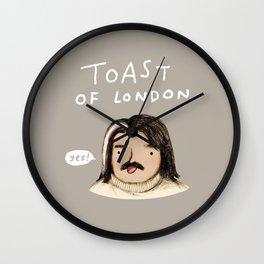 Toast of London Wall Clock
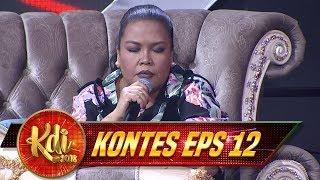 Masukan Dari Master Bertha Untuk Delima Memang Paling JOSS - Kontes KDI Eps 12 (21/8)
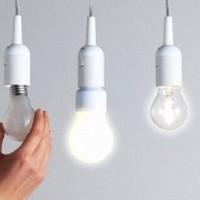 Как выбрать и правильно подключить трехклавишный выключатель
----
• _TASK GOAL_
Only the lines from the one holding "Masukan Dari Master" through the end of the data are to be printed, exactly as they stand and with no pictures.

• _OUTPUT BELOW_
 Masukan Dari Master Bertha Untuk Delima Memang Paling JOSS - Kontes KDI Eps 12 (21/8)
 Как выбрать и правильно подключить трехклавишный выключатель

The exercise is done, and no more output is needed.